* [WHAT THE EXERCISE ASKS] Return, word for word, the lines of the material from the line containing "At what distance from the viewer" through the line containing "85 millimetres", including both of those lines.

* [DATA]
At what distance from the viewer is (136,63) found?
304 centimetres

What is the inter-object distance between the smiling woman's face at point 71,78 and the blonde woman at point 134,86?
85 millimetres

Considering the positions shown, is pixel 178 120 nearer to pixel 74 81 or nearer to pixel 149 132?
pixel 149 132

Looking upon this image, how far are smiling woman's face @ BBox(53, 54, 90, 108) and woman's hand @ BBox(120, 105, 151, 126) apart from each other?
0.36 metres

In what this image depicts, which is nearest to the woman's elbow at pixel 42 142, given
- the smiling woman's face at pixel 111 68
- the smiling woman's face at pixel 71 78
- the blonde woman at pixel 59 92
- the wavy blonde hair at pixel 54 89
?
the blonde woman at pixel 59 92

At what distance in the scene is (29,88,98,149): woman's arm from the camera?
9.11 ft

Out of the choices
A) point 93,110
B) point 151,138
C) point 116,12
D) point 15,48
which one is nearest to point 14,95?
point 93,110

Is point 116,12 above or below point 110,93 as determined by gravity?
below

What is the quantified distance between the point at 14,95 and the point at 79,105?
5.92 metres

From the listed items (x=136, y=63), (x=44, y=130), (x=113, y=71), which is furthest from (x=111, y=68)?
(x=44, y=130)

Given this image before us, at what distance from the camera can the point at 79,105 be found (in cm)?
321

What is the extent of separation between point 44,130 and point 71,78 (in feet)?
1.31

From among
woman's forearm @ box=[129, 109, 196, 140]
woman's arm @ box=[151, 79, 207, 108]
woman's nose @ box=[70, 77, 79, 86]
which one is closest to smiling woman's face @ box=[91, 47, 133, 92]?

...

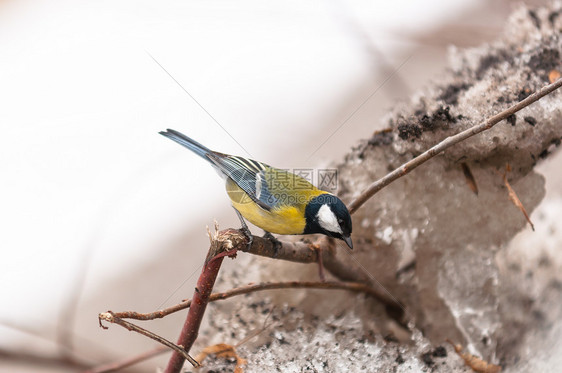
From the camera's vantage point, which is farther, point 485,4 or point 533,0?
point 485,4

--

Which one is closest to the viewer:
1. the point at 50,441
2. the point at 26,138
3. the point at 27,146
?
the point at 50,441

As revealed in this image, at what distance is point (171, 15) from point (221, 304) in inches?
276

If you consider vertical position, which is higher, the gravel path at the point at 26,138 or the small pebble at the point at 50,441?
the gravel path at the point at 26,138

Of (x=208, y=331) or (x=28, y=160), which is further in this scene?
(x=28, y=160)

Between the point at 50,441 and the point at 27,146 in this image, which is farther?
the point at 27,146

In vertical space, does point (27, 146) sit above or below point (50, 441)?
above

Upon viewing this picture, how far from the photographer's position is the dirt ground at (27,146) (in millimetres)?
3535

* [FULL RESPONSE]
At what distance from the viewer is (136,63) found?
304 centimetres

What is the inter-object distance between the smiling woman's face at point 71,78 and the blonde woman at point 134,86?
85 millimetres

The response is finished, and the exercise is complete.